[Types-sig] recursive types, type safety, and flow analysis (was: Recursive types)

Guido van Rossum guido@CNRI.Reston.VA.US
Tue, 21 Dec 1999 18:38:58 -0500


[Greg Stein]

> I should have clarified that I don't think his particular example would
> work because of the compile- / definition- time recursion of the names.
> Runtime? Sure. It's fine.

Hm...  Since type checking is essentially a compile time activity, I
think it would be better if the run time order of events didn't
matter.  Yes, in Pascal or C you need to declare everything before
it's used.  This is a compromise because of old-fashioned one pass
compiler technology.  I don't see a reason why we should adopt this
rule in Python.  Note that Java doesn't have this either -- you can
declare your methods in any order you like and the compiler will
figure it out.

But, you may say, in Python we have a certain run time order of events
that defines the validity of names.  Names must be defined before they
are used, and a later redefinition overrides an earlier one.

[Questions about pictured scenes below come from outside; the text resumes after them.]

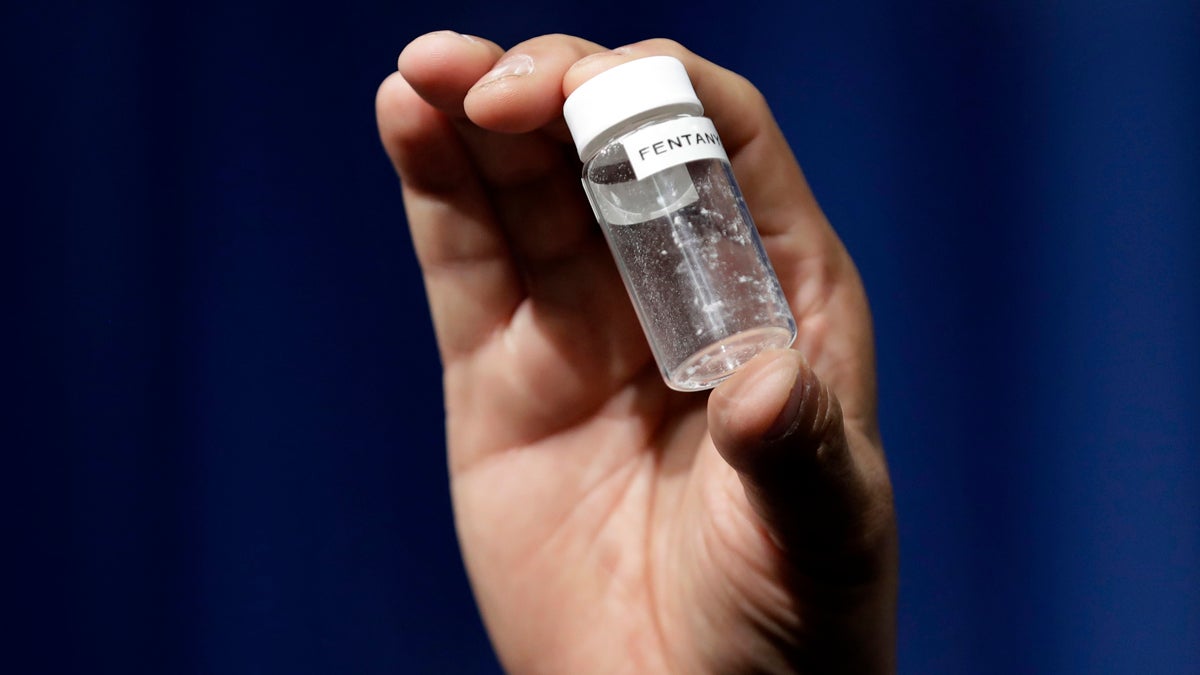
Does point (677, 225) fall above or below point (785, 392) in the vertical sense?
above

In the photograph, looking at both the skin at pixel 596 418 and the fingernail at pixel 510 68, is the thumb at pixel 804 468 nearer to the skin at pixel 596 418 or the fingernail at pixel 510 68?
the skin at pixel 596 418

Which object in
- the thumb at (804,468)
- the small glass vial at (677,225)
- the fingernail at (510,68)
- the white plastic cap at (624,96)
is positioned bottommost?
the thumb at (804,468)

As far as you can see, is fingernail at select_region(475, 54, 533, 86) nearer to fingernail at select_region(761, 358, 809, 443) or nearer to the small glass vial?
the small glass vial

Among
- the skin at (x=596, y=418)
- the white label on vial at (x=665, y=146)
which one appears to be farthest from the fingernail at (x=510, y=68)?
the white label on vial at (x=665, y=146)

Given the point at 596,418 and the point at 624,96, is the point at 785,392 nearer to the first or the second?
the point at 624,96

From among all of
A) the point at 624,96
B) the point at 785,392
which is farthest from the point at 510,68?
the point at 785,392

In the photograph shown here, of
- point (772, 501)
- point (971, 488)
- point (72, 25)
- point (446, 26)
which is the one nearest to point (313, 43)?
point (446, 26)

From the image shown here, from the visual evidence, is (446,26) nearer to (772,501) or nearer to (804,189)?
(804,189)
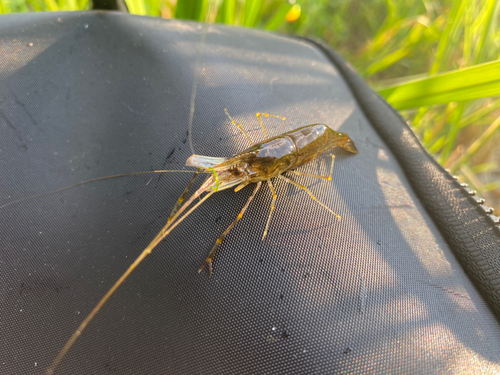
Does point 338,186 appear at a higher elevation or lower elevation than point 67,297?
higher

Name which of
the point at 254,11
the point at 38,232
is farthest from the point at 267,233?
the point at 254,11

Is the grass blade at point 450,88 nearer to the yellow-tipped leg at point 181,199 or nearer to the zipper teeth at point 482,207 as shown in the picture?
the zipper teeth at point 482,207

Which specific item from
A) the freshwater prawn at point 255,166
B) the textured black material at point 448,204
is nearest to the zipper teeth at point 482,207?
the textured black material at point 448,204

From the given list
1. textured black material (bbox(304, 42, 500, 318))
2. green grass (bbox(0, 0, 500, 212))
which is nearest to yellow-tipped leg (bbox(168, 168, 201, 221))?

Of course.  (Although I wouldn't mind getting at least a compile time
warning when I define two classes or methods with the same name; it
can be frustrating when you're editing the first definition but your
program keeps using the second one! :-)

But checking that names are defined by the time they are used at run
time is a different kind of check.  (Java does this too, to a decent
extent.)  I personally find this a very useful check.  But it doesn't
necessarily affect the compile time static typechecking.

> Because Y is not defined. This is analogous to the following code:
> 
> class Foo:
>   def build_it(self, x, y, cls=Bar):
>     return cls(x, y)
> 
> class Bar:
>   ...
> 
> The above code breaks. I am positing that if you put "Y" into a
> declarator, then it should exist at that point in time. Where "time" is
> specified as following the flow of execution as the functions/classes are
> defined.

I disagree.  See above -- there's no reason to burden the compile time
type checker with run time ordering.

> I don't think we can detect that call-before-definition, though.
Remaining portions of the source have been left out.